Crystallographic Information File (CIF) https://doi.org/10.1107/S0108270112016605/fn3104sup1.cif
Contains datablocks I, global

hkl

Structure factor file (CIF format) https://doi.org/10.1107/S0108270112016605/fn3104Isup2.hkl
Contains datablock I

Comment top

In2Mo15Se19 (Potel et al., 1981) and In3Mo15Se19 (Grüttner et al., 1979), which crystallize in the R3c and P63/m space groups, respectively, were the first compounds containing a molybdenum cluster with a nuclearity greater than 6. Indeed, their crystal structures contain an equal mixture of octahedral Mo6 and bioctahedral Mo9 clusters. Subsequently, compounds isotopic with In2Mo15Se19, such as Alc2Mo15S19 (Alc = K, Rb or Cs; Picard et al., 2002, 2000, 2004) or Ba2Mo15Se19 (Gougeon et al., 1989), as well as compounds isotopic with In3Mo15Se19, such as In1.6Rb2Mo15S19 and ScTl2Mo15S19 (Salloum et al., 2004), have been obtained. Among the latter compounds, Rb2Mo15S19 appears to be the first member of the series of compounds Rb2nMo9S11Mo6nS6n+2 (n = 1, 2, 3 and 4; Picard et al., 2000). In addition to their interesting crystal structures, the Rb2nMo9S11Mo6nS6n+2 compounds become superconducting at low temperature. In an attempt to replace Tl with Rb in ScTl2Mo15S19 (In3Mo15Se19-type), we obtained the title new quaternary compound Sc0.4Rb2Mo15S19 belonging to the In2Mo15Se19 structure type and constituting a partially Sc-filled variant of Rb2Mo15S19.

The Sc insertion in Rb2Mo15S19 is evident from the variations in the unit-cell parameters. Indeed, the a axis increases by ca 0.08 Å while the c axis decreases by about 0.27 Å. A view of the crystal structure of Sc0.43Rb2Mo15S19 is shown in Fig. 1. The Mo—S framework is similar to that of Rb2Mo15S19 and is based on an equal mixture of Mo6Si8Sa6 and Mo9Si11Sa6 cluster units interconnected through Mo—S bonds (Fig. 2) [for details of the i- and a-type ligand notation, see Schäfer & von Schnering (1964)]. The first unit can be described as an Mo6 octahedron surrounded by eight face-capping inner Si (six S3 and two S5) and six apical Sa (S1) ligands. The Mo9 core of the second unit results from the face-sharing of two octahedral Mo6 clusters. The Mo9 cluster is surrounded by 11 Si atoms (six S1, three S2 and two S4) capping the faces of the bioctahedron and six apical Sa ligands (S3) above the outer Mo atoms. The Mo6Si8Sa6 and Mo9Si11Sa6 units are centred at 6b and 6a positions and have point-group symmetries 3. and 32, respectively.

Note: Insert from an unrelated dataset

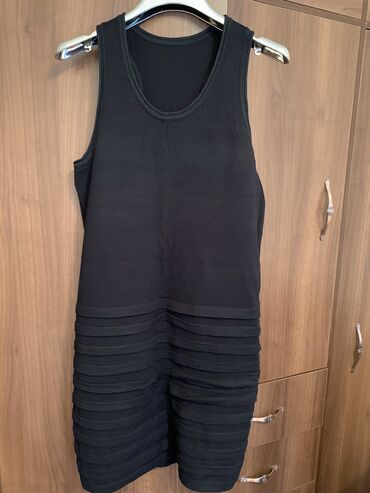 Платье трикотаж размер 42-44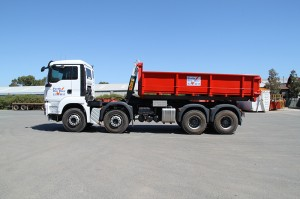 Hook Lift skip bins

The Mo—Mo distances within the Mo6 clusters are 2.6783 (6) Å for the intratriangle distances (distances within the Mo3 triangles formed by atoms Mo3 related through the threefold axis) and 2.7393 (6) Å for the intertriangle distances. In Rb2Mo15S19, the latter two values are 2.676 (2) and 2.767 (2) Å, respectively. These variations reflect the different cationic charge transfer towards the Mo6 clusters in the two parent compounds.

The Mo—Mo distances within the Mo9 clusters are 2.6658 (5) and 2.6910 (8) Å for the distances in the triangles formed by atoms Mo1 and Mo2, respectively. In Rb2Mo15S19, the corresponding distances are 2.680 (2) and 2.688 (3) Å. The distances between the triangles formed by atoms Mo1 and Mo2 are 2.6958 (4) and 2.7663 (4) Å, respectively, in Sc0.4Rb2Mo15S19 compared with 2.719 (1) and 2.785 (2) Å, respectively, in Rb2Mo15S19.

Although the structural response of the Mo9 cluster with respect to the increase in charge transfer is more complex, we observe that the Mo1—Mo1 and two Mo1—Mo2 intertriangle distances are shorter in the Sc-filled compound. On the other hand, a slight increase in the Mo2—Mo2 bonds occurs in the median Mo3 triangle [2.688 (3) Å in Rb2Mo15S19]. In order to explain these variations, we performed extended Hückel tight-binding (EHTB) calculations on Rb2Mo15S19 using the program YaEHMOP (Landrum, 1997). The Mo and S extended Hückel parameters used by Picard et al. (2000) were considered. Total Mo6- and Mo9-projected DOS (density of states) and COOP (crystal orbital overlap population) curves for the different bonds discussed above and obtained from 36 k points [define k?] are sketched in Figs. 3 and 4, respectively.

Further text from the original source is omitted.